==== DATA RECORDS

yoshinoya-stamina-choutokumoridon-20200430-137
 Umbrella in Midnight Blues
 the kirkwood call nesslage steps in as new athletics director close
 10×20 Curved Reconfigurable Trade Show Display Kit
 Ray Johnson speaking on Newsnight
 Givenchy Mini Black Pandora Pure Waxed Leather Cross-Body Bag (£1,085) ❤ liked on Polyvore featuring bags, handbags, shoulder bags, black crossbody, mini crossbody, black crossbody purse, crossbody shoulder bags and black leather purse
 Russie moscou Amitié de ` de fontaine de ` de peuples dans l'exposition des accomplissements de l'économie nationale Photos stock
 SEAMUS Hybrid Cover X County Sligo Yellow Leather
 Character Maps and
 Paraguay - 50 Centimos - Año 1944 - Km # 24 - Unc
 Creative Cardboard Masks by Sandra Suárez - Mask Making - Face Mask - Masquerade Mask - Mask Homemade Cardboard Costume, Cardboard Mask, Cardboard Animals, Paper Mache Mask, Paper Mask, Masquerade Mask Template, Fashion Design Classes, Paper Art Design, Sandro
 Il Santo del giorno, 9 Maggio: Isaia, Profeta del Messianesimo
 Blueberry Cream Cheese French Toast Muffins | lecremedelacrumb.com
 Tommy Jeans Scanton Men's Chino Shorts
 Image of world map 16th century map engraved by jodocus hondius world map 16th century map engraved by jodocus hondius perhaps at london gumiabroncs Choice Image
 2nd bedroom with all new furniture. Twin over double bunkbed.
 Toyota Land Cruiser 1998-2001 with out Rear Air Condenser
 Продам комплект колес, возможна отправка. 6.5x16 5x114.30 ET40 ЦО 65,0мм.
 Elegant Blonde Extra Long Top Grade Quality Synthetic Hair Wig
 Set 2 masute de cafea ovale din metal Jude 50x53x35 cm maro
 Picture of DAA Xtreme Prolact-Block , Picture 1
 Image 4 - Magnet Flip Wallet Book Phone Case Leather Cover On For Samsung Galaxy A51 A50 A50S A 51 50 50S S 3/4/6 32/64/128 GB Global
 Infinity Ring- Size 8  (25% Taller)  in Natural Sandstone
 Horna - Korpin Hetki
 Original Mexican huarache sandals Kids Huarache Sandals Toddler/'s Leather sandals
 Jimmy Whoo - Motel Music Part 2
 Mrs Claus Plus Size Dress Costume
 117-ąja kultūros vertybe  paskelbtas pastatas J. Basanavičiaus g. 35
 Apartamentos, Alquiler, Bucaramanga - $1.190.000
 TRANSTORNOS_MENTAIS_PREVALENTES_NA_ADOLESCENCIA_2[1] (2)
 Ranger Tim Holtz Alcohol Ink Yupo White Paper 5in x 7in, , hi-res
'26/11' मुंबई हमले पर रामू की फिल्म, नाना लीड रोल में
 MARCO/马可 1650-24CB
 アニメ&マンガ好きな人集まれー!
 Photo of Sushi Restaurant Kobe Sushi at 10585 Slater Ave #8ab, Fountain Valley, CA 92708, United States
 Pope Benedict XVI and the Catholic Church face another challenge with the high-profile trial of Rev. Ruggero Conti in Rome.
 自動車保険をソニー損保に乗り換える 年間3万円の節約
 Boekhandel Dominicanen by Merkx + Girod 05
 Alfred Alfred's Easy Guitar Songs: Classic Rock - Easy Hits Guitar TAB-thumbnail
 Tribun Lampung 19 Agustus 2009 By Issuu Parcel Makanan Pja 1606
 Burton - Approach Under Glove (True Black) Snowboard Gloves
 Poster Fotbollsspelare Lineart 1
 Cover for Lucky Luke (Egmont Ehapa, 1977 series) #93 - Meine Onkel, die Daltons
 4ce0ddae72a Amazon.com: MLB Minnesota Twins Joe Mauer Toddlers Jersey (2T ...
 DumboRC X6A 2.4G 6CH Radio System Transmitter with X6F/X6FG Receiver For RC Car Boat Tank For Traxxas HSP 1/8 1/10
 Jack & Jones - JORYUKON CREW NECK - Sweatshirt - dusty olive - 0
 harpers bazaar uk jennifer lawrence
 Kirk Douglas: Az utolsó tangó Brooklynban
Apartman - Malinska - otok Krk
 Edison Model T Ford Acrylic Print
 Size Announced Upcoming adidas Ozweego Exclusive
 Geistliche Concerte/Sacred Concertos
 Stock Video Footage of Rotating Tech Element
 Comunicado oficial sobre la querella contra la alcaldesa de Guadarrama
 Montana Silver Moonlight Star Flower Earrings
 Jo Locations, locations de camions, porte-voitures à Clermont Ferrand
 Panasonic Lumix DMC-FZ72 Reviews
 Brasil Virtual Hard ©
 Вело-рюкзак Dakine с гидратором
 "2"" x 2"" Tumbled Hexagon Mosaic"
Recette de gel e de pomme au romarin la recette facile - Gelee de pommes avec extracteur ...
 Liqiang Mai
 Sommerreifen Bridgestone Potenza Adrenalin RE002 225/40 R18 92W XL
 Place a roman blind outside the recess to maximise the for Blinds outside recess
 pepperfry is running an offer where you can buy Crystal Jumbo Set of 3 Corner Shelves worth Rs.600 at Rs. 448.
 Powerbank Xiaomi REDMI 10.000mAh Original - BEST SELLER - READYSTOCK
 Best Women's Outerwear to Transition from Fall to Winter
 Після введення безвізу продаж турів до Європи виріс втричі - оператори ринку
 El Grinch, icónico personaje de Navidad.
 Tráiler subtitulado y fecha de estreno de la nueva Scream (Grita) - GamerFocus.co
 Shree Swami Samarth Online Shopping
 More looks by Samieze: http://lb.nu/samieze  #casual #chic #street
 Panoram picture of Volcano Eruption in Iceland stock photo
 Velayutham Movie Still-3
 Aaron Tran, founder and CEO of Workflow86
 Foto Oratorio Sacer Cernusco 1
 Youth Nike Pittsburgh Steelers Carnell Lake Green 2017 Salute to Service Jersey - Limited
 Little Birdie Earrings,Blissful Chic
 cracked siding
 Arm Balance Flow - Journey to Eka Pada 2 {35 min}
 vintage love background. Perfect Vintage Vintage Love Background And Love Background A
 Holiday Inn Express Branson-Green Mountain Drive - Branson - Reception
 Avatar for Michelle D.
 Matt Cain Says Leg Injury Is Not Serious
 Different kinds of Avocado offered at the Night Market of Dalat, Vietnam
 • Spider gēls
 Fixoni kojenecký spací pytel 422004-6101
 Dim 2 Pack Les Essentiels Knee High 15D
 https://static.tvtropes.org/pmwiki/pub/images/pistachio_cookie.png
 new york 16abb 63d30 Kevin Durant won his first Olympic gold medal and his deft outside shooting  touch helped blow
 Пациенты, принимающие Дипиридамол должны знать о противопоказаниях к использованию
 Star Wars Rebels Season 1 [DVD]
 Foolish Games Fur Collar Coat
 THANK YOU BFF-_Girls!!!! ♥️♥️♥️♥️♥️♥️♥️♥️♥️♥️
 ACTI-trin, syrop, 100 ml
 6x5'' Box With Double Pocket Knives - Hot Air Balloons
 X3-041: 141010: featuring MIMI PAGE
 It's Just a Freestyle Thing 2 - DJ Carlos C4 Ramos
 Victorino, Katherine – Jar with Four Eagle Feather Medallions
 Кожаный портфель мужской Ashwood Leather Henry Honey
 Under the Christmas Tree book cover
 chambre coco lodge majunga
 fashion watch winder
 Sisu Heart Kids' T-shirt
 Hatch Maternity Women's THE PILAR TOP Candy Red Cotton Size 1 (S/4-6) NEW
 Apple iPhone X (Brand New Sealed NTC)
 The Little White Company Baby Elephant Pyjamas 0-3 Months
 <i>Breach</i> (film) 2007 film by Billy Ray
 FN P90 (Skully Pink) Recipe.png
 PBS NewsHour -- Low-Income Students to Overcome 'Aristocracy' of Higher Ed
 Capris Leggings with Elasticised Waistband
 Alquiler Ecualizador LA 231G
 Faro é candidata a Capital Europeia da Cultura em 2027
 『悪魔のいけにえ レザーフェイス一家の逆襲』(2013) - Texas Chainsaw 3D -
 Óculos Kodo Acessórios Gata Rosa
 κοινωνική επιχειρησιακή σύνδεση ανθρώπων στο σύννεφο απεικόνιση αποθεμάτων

========

Reproduce the records above exactly, starting with the line that contains "PBS NewsHour -- Low-Income" and ending with the last line.

• FINISHED TASK:
 PBS NewsHour -- Low-Income Students to Overcome 'Aristocracy' of Higher Ed
 Capris Leggings with Elasticised Waistband
 Alquiler Ecualizador LA 231G
 Faro é candidata a Capital Europeia da Cultura em 2027
 『悪魔のいけにえ レザーフェイス一家の逆襲』(2013) - Texas Chainsaw 3D -
 Óculos Kodo Acessórios Gata Rosa
 κοινωνική επιχειρησιακή σύνδεση ανθρώπων στο σύννεφο απεικόνιση αποθεμάτων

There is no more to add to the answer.